Updated on: 12/26/2012
When young children become victims of child abuse, it can be difficult for them to report the abuse or to talk to prosecutors and law enforcement about their alleged abusers. It’s quite understandable that young children who have already endured horrifying and traumatic experiences would have trouble trusting a stranger during such a scary time.
Difficulties Speaking with Vulnerable Children
Gina Coslett is a child interview specialist at Dawson Place in Snohomish County, a non-profit child victims’ advocacy center that provides victim services to children and their families who have been affected by sexual or physical abuse. Coslett recently received a surprise gift that will help her better communicate with child victims at Dawson Place; a two-year-old Labrador retriever named Harper.

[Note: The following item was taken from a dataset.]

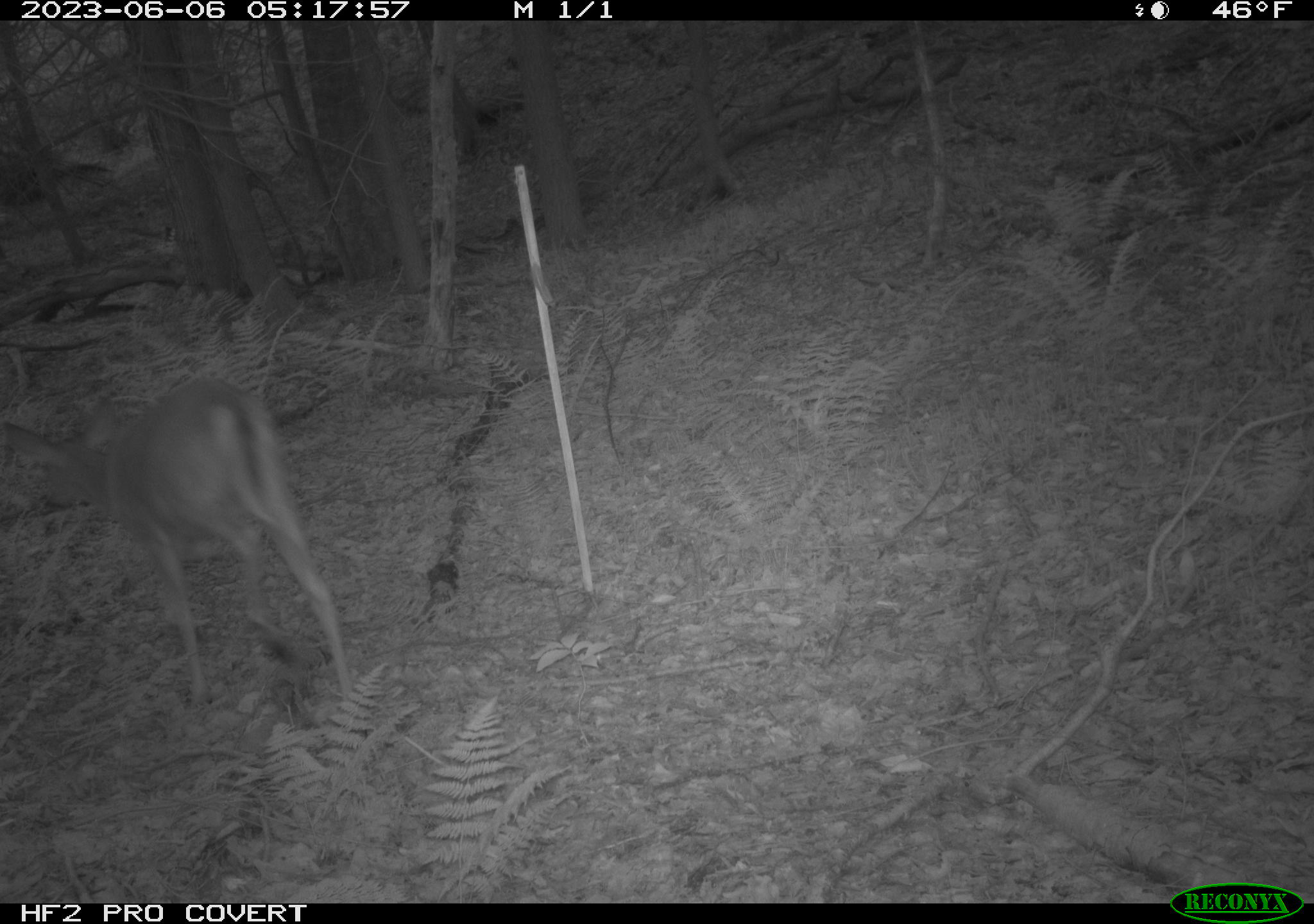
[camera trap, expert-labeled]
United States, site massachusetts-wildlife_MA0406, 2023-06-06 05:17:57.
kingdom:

Last year, Coslett worked with Stilson, a black Labrador that works in the Snohomish County Prosecutor’s office and has also spent time at Dawson Place. Since then, Coslett has been waiting about a year to be paired up with a more permanent assistant like Harper. Now, the lifetime service dog helps provide comfort to children who are in an otherwise uncomfortable situation while Coslett asks them about crimes they have either fallen victim to or witnessed others committing.

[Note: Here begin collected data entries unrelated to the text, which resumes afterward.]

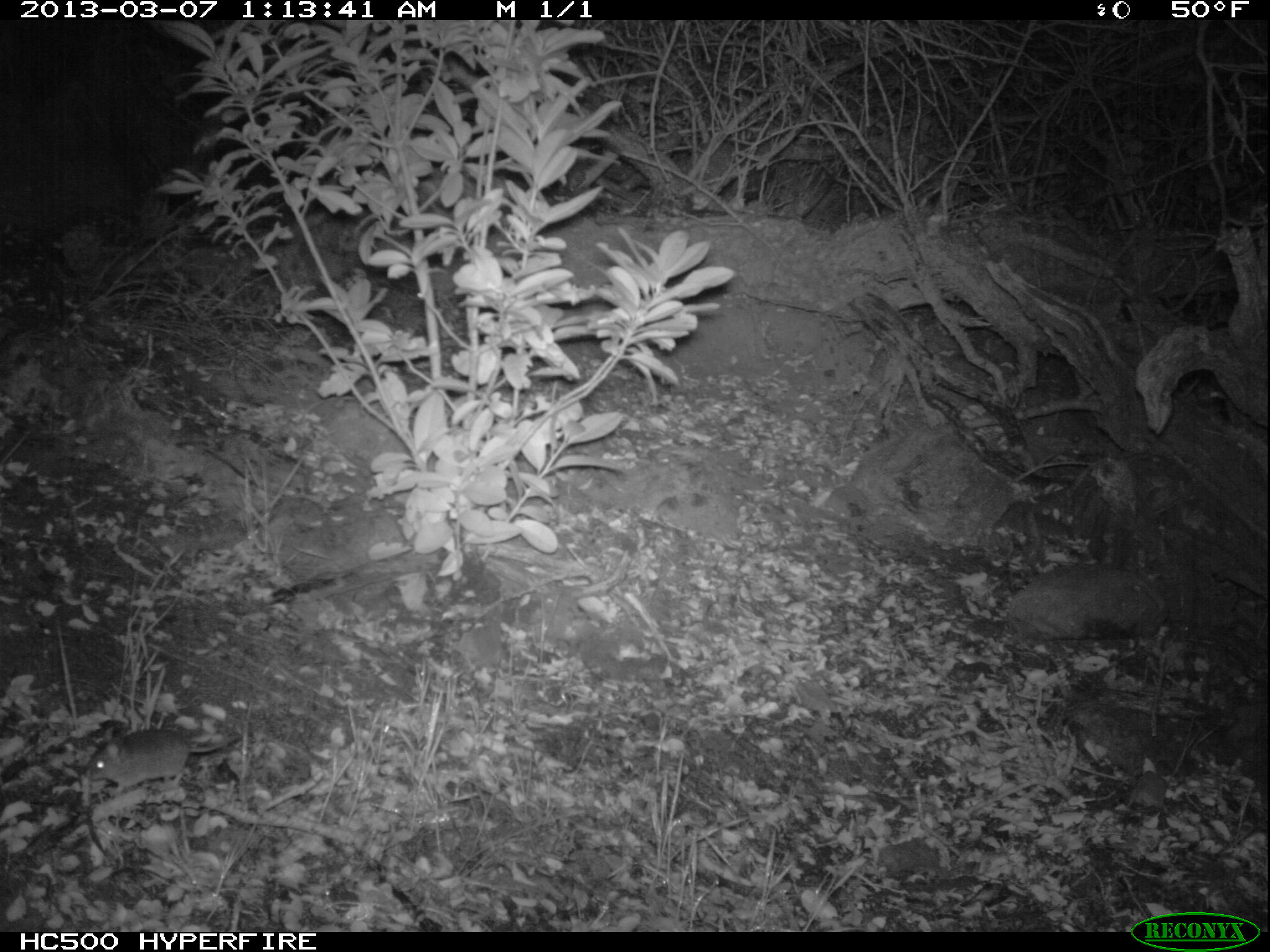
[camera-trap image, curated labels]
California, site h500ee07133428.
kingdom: Animalia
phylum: Chordata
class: Mammalia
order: Rodentia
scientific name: Rodentia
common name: rodent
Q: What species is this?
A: Rodent (Rodentia).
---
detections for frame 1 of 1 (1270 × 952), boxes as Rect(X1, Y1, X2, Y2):
rodent: Rect(86, 729, 254, 795)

As a forensic interview specialist, Coslett’s job is to ask questions and get the details about alleged child abuse. Even though emotions may run high during these interviews, Coslett must remain objective and neutral because her job is to uncover facts, not comfort or counsel abuse victims. The children’s parents aren’t allowed to be present for the interview either.
Man's Best Friend Saves the Day
That’s where Harper, and the many other service dogs like him, come into play. After starting at the Snohomish County Prosecutor’s Office in 2006, Stilson did such a great job that people believed they could use his help at Dawson Place. At the time, Stilson was only the second service dog in the entire country that was helping prosecutors communicate with child victims.
“It’s so hard not to reach out, whether I believe them or not,” Coslett says of the children she speaks with on a daily basis. But Harper’s ability to pick up on a child’s cues and comfort them during the interview makes Coslett’s job much easier.
“She knows she’s there to comfort,” Coslett said of Harper. “She takes over and knows what to do.”
For Coslett, Harper makes the daily task of getting traumatized children to speak with her about alleged abuse much easier. And for the children she interviews, the lovable service dog acts as another set of ears and a comforting companion to child abuse victims.